The sum is well-known (e.g., its decimal expansion is OEIS A153386), but it seems(?) that although it is known to be irrational, and several special sums of Fibonacci numbers are known to be transcendental, the Reciprocal Fibonacci constant itself (as it is known) remains unsettled.

The paper "Irrationality results for reciprocal sums of certain Lucas numbers" by Paul-Georg Becker and Thomas Töpfer (Archiv der Mathematik, Volume 62, Number 4, 300-305, 1994), says that Andre-Jeannin proved (in "A note on the irrationality of certain Lucas infinite series," Fibonacci Quart., 29, 132-136, 1991) that the sum $\sum_{n=0}^\infty 1/R_n$, where $R_{n+2}= a R_{n+1} + b R_n$, is irrational, and that Bundschuh and Väänänen gave "an irrationality measure" for this number.

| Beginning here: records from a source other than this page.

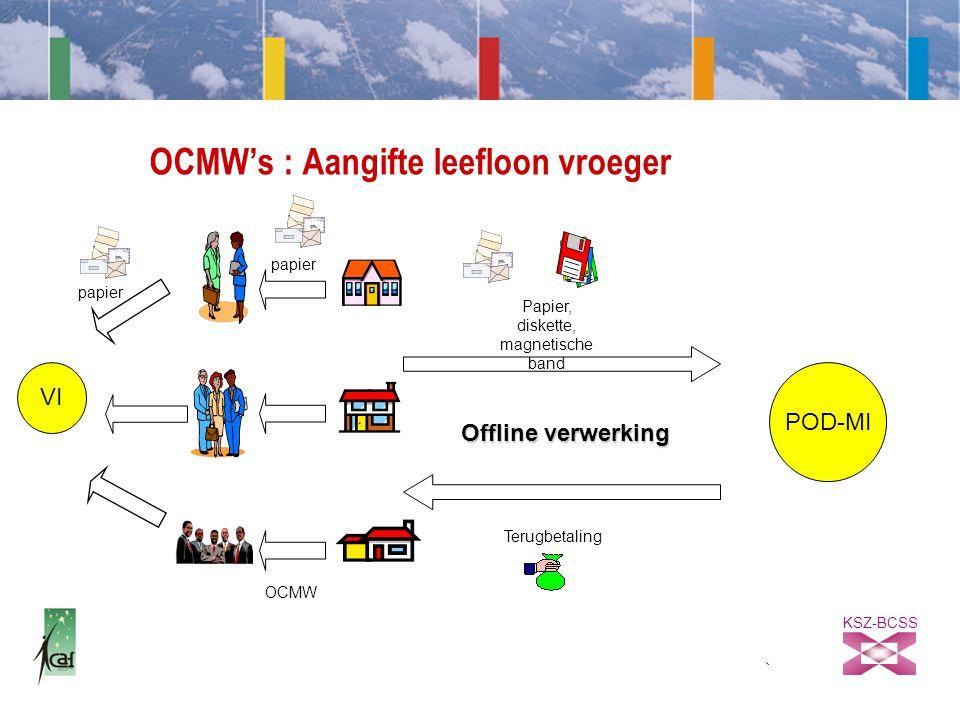 KSZ-BCSS OCMW's : Aangifte leefloon vroeger OCMW POD-MI Papier, diskette, magnetische band Terugbetaling Offline verwerking VI papier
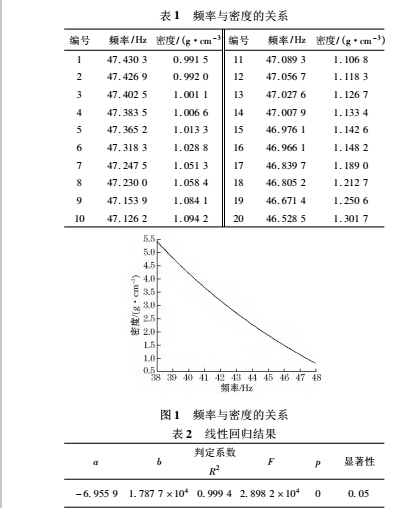 振动4.jpg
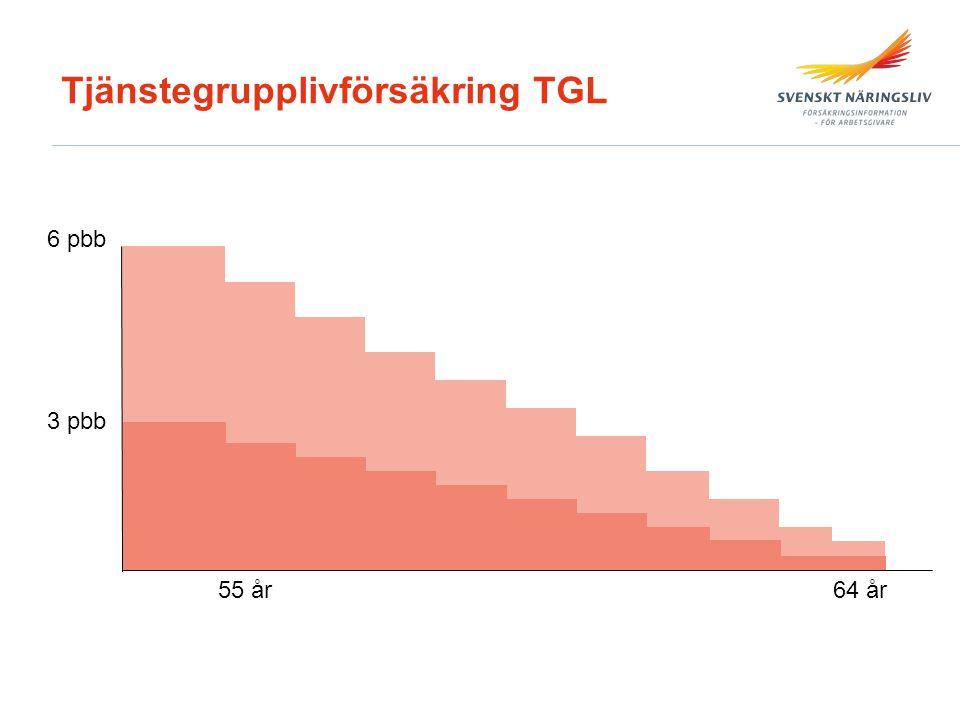 Tjänstegrupplivförsäkring TGL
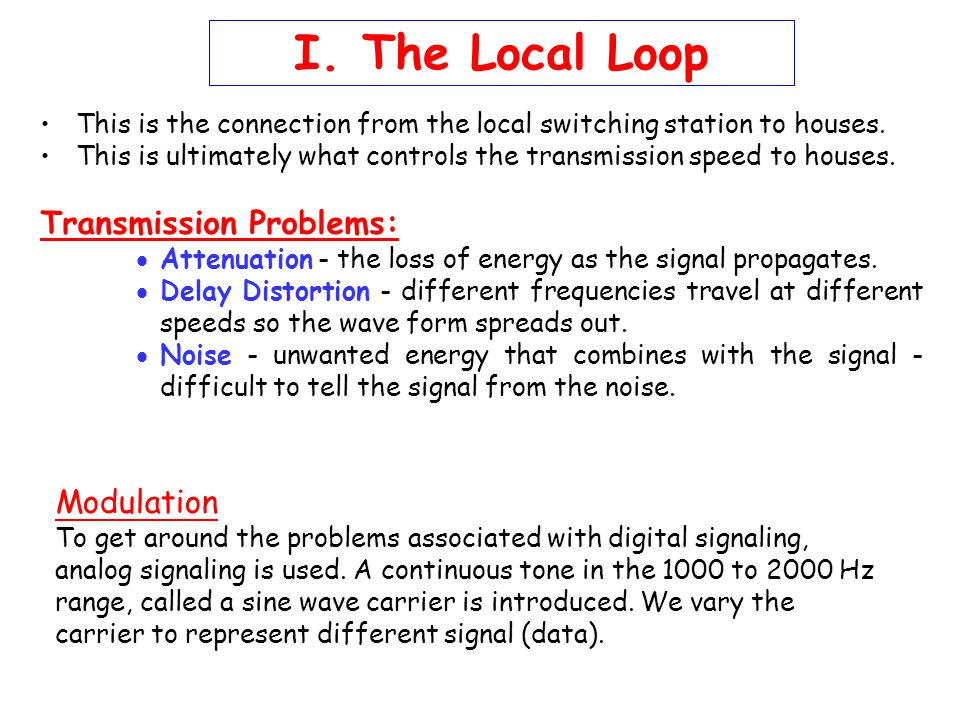 I. The Local Loop Transmission Problems: Modulation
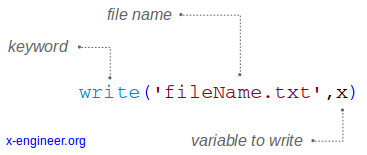 Scilab syntax write() data to external file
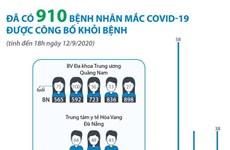 [Infographics] Đã có 910 bệnh nhân mắc COVID-19 được công bố khỏi bệnh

For special cases, see "Transcendence of reciprocal sums of binary recurrences" by Tomoaki Kanoko, Takeshi Kurosawa and Iekata Shiokawa (Monatshefte für Mathematik, Volume 157, Number 4, 323-334, 2009), and "Transcendence of Rogers-Ramanujan continued fraction and reciprocal sums of Fibonacci numbers" by Daniel Duverney, Keiji Nishioka, Kumiko Nishioka, and Iekata Shiokawa (Proc. Japan Acad. Ser. A Math. Sci., Volume 73, Number 7 (1997), 140-142). For example, the latter paper establishes that $$\sum_{n=1}^\infty \frac{1}{F_n^{2s}}$$ is transcendental for any positive integer $s$.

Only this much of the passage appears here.